Wie wäre das überregionale Aufmerksamkeitsdefizit für Sachsen-Anhalts Kultur auszugleichen?
Seibt: Einfach, indem man sie gut ausstattet. Aber: Es müsste auch etwas stattfinden. Nur einfach schön sein, reicht nicht. Denkmäler allein sind nicht genug. Die Leute kommen in größeren Mengen, wenn es eine tolle Ausstellung gibt. Oder so einen künstlichen Vulkanausbruch wie am Wörlitzer Stein. Das ist gut angelegtes Geld. Man muss diese Stätten leben lassen in ihren eigenen ästhetischen Möglichkeiten, dann werden die Leute das auch zur Kenntnis nehmen. Als Publikum reichen die 2,3 Millionen Sachsen-Anhalter nicht. Man muss als potenzielle Zielgruppe 80 Millionen Deutsche anzielen.
Was halten Sie von der Landes-Kampagne „Wir stehen früher auf“?

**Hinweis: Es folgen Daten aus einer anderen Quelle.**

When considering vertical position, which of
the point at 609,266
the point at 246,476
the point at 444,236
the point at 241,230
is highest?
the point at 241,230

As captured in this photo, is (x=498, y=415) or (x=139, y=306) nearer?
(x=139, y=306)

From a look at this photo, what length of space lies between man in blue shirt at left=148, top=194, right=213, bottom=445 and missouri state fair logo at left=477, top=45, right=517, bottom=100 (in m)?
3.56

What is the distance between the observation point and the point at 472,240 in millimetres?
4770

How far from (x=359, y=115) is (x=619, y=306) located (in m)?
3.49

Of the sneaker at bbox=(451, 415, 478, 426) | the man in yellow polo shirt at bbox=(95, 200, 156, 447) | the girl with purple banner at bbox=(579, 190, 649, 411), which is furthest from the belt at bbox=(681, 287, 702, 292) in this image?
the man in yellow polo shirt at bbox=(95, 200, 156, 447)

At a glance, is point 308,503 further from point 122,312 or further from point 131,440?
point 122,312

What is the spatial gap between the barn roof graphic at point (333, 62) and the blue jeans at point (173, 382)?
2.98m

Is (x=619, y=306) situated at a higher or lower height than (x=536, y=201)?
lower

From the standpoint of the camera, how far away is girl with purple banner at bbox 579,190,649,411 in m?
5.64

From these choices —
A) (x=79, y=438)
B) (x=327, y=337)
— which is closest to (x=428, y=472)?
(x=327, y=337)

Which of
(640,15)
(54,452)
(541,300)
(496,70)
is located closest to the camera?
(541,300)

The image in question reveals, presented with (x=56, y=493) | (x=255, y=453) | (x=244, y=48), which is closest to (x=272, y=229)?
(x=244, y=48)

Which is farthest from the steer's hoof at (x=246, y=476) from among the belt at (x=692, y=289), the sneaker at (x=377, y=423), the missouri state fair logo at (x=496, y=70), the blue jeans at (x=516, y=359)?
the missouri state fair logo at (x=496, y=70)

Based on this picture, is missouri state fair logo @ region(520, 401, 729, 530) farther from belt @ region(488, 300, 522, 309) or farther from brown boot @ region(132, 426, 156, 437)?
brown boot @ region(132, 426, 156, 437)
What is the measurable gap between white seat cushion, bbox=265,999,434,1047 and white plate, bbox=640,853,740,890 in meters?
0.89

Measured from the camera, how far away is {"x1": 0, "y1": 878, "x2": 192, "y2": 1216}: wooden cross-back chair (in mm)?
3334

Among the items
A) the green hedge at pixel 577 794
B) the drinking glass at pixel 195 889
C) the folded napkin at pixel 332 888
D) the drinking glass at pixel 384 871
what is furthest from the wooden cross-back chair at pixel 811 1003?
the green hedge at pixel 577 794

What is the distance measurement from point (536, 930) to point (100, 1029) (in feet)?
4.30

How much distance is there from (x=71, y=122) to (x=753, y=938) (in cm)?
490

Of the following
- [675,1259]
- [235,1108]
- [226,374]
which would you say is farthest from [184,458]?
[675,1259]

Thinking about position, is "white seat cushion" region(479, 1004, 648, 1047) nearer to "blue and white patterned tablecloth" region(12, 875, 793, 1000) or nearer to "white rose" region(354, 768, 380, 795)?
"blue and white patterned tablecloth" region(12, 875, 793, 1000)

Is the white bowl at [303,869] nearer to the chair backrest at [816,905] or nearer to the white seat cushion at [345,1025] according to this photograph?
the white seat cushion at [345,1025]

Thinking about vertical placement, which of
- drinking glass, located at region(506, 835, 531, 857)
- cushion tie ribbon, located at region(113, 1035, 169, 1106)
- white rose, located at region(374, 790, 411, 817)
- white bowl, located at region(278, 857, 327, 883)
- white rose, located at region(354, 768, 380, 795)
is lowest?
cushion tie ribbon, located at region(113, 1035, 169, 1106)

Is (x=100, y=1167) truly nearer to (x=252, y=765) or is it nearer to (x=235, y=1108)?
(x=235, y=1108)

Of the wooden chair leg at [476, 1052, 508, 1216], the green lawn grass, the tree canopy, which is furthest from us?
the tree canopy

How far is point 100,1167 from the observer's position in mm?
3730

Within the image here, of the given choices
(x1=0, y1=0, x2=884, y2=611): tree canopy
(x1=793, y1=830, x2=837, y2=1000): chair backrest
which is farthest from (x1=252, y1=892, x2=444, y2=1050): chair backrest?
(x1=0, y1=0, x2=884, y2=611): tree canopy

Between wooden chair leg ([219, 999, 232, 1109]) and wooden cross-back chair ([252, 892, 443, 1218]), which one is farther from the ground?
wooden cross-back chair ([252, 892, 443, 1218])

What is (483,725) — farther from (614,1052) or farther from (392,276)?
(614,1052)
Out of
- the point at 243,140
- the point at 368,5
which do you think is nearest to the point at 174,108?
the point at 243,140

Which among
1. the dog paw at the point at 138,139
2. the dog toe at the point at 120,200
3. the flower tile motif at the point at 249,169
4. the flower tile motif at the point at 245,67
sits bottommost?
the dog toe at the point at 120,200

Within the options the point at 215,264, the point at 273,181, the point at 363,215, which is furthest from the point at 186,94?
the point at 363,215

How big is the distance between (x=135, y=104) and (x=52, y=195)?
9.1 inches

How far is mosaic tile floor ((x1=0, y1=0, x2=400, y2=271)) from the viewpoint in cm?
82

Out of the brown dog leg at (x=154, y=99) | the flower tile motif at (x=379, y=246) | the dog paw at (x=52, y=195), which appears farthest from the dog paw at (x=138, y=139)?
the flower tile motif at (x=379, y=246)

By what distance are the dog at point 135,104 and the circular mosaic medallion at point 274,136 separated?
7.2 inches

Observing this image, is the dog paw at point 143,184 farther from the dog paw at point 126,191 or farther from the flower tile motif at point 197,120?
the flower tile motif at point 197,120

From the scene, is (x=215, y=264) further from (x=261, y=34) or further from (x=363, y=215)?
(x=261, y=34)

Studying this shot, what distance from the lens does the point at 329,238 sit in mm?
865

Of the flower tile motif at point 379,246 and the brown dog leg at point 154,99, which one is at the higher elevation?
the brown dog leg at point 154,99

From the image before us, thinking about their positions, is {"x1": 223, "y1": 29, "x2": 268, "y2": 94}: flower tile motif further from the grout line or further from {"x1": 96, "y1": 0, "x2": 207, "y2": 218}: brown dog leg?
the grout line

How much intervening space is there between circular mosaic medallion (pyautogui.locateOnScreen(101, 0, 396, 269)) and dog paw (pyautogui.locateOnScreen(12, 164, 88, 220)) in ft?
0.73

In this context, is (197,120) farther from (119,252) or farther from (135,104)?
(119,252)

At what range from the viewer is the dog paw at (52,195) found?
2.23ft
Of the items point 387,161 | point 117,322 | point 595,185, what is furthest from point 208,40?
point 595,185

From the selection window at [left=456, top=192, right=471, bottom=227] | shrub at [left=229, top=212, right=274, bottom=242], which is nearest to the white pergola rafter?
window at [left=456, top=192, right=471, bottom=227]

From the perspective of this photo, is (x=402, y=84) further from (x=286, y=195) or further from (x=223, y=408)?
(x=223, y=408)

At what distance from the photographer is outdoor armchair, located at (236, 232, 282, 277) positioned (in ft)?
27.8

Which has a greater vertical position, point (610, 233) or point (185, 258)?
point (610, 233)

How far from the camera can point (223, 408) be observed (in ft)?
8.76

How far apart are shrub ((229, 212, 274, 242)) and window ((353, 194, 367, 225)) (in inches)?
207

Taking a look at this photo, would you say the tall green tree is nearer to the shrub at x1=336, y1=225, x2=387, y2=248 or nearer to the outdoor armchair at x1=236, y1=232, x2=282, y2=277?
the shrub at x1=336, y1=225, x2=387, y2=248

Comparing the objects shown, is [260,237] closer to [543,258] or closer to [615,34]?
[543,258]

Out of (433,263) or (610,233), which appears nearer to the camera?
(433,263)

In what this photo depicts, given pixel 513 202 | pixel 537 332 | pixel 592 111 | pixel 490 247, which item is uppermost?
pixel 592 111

Seibt: Ich halte die für ganz albern. Denn das hat so etwas Schmallippiges. Wir arbeiten viel, wir sind ein bisschen streberhaft. Man assoziiert als Außenstehender auch sofort, dass dann auch die Bürgersteige recht früh hochgeklappt werden. Abends ist nicht besonders viel los, wenn man früh aufsteht. Es ist auch ein falsches Bild von Wirtschaft. Das frühe Aufstehen war nötig in Zeiten der Industrialisierung. Die heutige Produktivität beruht auf Ausgeschlafenheit. Das heißt, auf brillanten Einfällen, auf hoher Produktivität. Und möglicherweise auch auf verkürzten Arbeitszeiten. Also besonders attraktiv wirkt der Slogan für den Besucher jedenfalls nicht. Ich stöhne immer auf, wenn ich den an den Straßenschildern sehe und erinnere mich daran, wie oft ich vor verschlossenen Türen gestanden habe, bloß weil ich nach 17 Uhr irgendwo eingetroffen bin.
Sollten die Protestzüge gegen den Kulturabbau, die durch Halle, Dessau und Magdeburg gelaufen sind, künftig besser nach Berlin ziehen?
Seibt: Ja, wenn man genügend Leute auf die Beine bringt. Allerdings versendet sich das schnell in Berlin. Man müsste also genau wissen, wohin man da gehen will.
Zum Beispiel in die Landesvertretung von Sachsen-Anhalt.
Seibt: Ja, und dann könnte man fordern: Macht die Landesvertretung zu! Verwendet das Geld besser! Man muss das ja zur Kenntnis nehmen: Diese Landesvertretung kostet 1,6 Millionen im Jahr! Das ist eine Menge Geld. Und man fragt sich natürlich, wozu das nötig ist, wenn es Bundestagsabgeordnete des Landes Sachsen-Anhalt gibt, die ja sowieso in Berlin sind.